━━ Отрывок

КОНТИНЕНТАЛЬНЫЙ КЛИМАТ
То, что я пишу, не мемуары и не исследование. Системы здесь нет, писатель не будет исчерпан, и биография не будет мною написана.
Виктор Шкловский. О Маяковском
Удивительно, что про самого этого человека не написано ещё подробной книги, фундаментальной биографии.
А ведь биография его — что авантюрный роман.
Он служил в автомобильной роте, ездил на фронт, ходил в атаку, получил Георгиевский крест, колобком катался по России, раздираемой Гражданской войной, был выведен Булгаковым в «Белой гвардии» под именем Шполянского — без сочувствия.
Он бежал по льду Финского залива от чекистов, жил в Германии, вернулся, работал в кино, стал знаменитым литературоведом и умер 5 декабря 1984 года в Москве, как и подобает успешному писателю в России, — то есть в преклонном возрасте.
В одной из самых знаменитых своих книг он писал:
«Не люблю мороза и даже холода. Из-за холода отрёкся апостол Пётр от Христа. Ночь была свежая, и он подходил к костру, а у костра было общественное мнение, слуги спрашивали Петра о Христе, а Пётр отрекался.
Пел петух.
Холода в Палестине не сильны. Там, наверное, даже теплее, чем в Берлине.
Если бы та ночь была тёплая, Пётр остался бы во тьме, петух пел бы зря, как все петухи, а в Евангелии не было бы иронии.
Хорошо, что Христос не был распят в России: климат у нас континентальный, морозы с бураном; толпами пришли бы ученики Иисуса на перекрёстке к кострам и стали бы в очередь, чтобы отрекаться.
Прости меня, Велимир Хлебников, за то, что я греюсь у огня чужих редакций. За то, что я издаю свою, а не твою книжку. Климат, учитель, у нас континентальный».
Так писал Виктор Шкловский.
Шкловский стал для меня учителем в литературе. Прости меня, Виктор Шкловский, что я пишу о других людях, о восходах и закатах, о новых войнах, а также статьи о литературе.
Надо написать биографию Виктора Шкловского, а я всё отступаюсь, делаю шаг к костру, и эта обязанность остаётся в холодной темноте.

━━━━
━━ Перечень записей

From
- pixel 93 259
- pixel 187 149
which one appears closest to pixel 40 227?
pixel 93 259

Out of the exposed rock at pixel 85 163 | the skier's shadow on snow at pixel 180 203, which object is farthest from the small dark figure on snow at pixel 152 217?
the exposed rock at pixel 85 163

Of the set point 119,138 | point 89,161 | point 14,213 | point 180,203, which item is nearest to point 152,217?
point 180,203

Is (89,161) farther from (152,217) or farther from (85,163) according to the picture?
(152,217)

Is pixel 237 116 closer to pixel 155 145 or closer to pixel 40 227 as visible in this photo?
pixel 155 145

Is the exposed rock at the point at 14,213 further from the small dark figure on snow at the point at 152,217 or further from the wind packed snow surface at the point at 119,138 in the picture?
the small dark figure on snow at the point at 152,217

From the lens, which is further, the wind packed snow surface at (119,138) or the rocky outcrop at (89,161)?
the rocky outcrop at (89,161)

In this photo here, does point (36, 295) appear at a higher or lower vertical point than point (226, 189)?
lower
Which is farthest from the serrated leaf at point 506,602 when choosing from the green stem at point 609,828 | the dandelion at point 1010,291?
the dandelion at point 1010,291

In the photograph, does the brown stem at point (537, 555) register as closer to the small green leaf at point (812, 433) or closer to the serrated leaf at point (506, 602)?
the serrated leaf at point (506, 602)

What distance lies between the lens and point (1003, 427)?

━━━━

■ Список заданий
a - Переведите на английский это предложение из отрывка о Шкловском: «А ведь биография его — что авантюрный роман.»
b - Перепечатайте без изменений ту часть записей, что начинается со строки, содержащей «In this photo here, does», и тянется до самого конца записей, включая обе границы.
Отрывок и записи — это разные материалы, никак не связанные друг с другом.

■ Ответы
a - And yet his biography is like an adventure novel.

b -
In this photo here, does point (36, 295) appear at a higher or lower vertical point than point (226, 189)?
lower
Which is farthest from the serrated leaf at point 506,602 when choosing from the green stem at point 609,828 | the dandelion at point 1010,291?
the dandelion at point 1010,291

In the photograph, does the brown stem at point (537, 555) register as closer to the small green leaf at point (812, 433) or closer to the serrated leaf at point (506, 602)?
the serrated leaf at point (506, 602)

What distance lies between the lens and point (1003, 427)?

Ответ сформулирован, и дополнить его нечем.